In the use case, the discovery_server shows a high CPU consumption, and at the same time the probeDiscovery queue is growing and not being cleared of messages. In the hub logs you can see the hub disconnecting the discovery_server from the probeDiscovery queue:
hub: Subscriber 'discovery_server' at 'IP/local port' attached to queue 'probeDiscovery' (subject:probe_discovery requested bulk:0, granted bulk:1, minimum bulk:0, wait:0, heartbeat: 2, reply timeout: 60), time used: 0 ms
hub: Reply not received on queue route for 'probeDiscovery' (timeout), disconnecting
There is a discovery graph in the discovery queue so large that it is taking very long to compute the checksum of the graph. The Discover_server computes the checksum to determine if it is the same graph as before. Computing the checksum is CPU intensive and the time to compute the checksum, in this case, is longer than the hub’s postroute_reply_timeout.
If the discovery_server probe does not reply before the timeout, the hub drops the queue subscription and then will resend the current message when the Discovery_server resubscribes, looping the issue as a result.
To get around the hub behaviour please increase the hub postroute_reply_timeout.
Please open the hub in raw configure and find the reply_timeout in the <postroute><queuename> section. Please set it to 0 for probeDiscovery, and apply the changes to restart the hub.

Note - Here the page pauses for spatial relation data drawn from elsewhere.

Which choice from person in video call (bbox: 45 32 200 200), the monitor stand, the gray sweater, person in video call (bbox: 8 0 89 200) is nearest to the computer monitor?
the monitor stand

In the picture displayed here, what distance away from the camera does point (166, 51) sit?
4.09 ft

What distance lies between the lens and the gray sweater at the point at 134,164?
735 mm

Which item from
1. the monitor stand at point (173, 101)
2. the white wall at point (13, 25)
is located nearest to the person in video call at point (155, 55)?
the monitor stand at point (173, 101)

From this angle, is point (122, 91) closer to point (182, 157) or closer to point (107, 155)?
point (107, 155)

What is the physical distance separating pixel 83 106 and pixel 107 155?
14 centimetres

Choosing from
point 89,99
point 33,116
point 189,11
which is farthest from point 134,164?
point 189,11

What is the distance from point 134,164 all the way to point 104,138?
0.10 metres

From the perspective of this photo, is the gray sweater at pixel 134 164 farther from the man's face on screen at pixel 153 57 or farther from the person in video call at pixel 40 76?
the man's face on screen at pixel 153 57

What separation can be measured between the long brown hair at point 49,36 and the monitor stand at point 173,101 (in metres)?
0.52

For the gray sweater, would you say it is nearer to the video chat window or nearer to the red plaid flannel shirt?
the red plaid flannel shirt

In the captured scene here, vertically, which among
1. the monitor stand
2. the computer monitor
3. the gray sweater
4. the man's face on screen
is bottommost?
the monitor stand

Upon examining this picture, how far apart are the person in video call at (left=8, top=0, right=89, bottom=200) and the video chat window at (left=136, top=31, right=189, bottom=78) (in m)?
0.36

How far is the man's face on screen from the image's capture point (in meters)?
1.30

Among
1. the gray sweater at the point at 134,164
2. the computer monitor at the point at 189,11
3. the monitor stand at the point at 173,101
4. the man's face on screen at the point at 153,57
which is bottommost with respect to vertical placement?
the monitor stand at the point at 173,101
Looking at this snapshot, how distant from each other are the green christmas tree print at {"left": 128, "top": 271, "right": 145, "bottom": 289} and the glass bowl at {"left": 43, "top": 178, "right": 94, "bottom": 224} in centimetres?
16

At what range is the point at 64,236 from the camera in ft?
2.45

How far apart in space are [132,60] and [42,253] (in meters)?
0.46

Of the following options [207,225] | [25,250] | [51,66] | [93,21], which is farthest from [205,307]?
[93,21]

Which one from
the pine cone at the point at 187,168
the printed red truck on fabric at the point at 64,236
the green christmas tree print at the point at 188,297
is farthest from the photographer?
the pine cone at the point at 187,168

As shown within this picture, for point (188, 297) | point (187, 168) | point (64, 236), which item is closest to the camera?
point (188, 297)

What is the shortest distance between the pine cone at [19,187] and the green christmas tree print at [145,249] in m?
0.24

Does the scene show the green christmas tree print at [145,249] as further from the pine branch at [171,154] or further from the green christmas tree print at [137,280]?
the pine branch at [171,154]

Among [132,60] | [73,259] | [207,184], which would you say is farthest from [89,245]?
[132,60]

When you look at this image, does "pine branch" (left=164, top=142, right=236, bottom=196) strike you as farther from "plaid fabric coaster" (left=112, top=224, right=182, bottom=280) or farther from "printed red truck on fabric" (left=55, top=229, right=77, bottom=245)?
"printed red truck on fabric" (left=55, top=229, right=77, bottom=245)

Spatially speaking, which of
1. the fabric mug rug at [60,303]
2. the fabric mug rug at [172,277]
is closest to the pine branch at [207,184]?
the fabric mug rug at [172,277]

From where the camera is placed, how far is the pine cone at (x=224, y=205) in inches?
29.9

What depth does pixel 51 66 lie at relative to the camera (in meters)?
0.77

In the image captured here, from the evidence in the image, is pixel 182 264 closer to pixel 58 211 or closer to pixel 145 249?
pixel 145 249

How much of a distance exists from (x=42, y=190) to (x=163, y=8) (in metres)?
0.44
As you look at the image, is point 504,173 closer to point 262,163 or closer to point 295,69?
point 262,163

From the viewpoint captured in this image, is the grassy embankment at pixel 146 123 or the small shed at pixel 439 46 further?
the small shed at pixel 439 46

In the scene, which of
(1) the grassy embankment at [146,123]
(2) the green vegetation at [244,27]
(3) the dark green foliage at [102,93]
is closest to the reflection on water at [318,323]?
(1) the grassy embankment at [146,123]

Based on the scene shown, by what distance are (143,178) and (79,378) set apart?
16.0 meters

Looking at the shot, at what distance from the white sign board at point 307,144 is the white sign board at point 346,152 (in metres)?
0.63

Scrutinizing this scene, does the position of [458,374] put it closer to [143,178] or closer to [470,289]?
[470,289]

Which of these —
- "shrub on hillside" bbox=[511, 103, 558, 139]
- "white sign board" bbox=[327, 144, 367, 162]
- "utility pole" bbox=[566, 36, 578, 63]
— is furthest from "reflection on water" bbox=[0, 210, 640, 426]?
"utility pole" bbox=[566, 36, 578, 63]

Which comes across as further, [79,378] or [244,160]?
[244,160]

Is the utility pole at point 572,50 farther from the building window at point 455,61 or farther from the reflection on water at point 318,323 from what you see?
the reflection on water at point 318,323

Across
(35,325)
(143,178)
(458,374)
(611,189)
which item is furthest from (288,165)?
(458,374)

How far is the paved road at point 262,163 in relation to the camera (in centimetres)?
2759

The logs will confirm the value is set, for example:
<date><time> [thread] hub: Subscriber 'discovery_server' at '<IP>/51139' attached to queue 'probeDiscovery' (subject:probe_discovery requested bulk:0, granted bulk:1, minimum bulk:0, wait:0, heartbeat: 2, reply timeout: 0), time used: 4 ms
This should allow the discovery server to process the graph and continue to process the rest of the queued messages.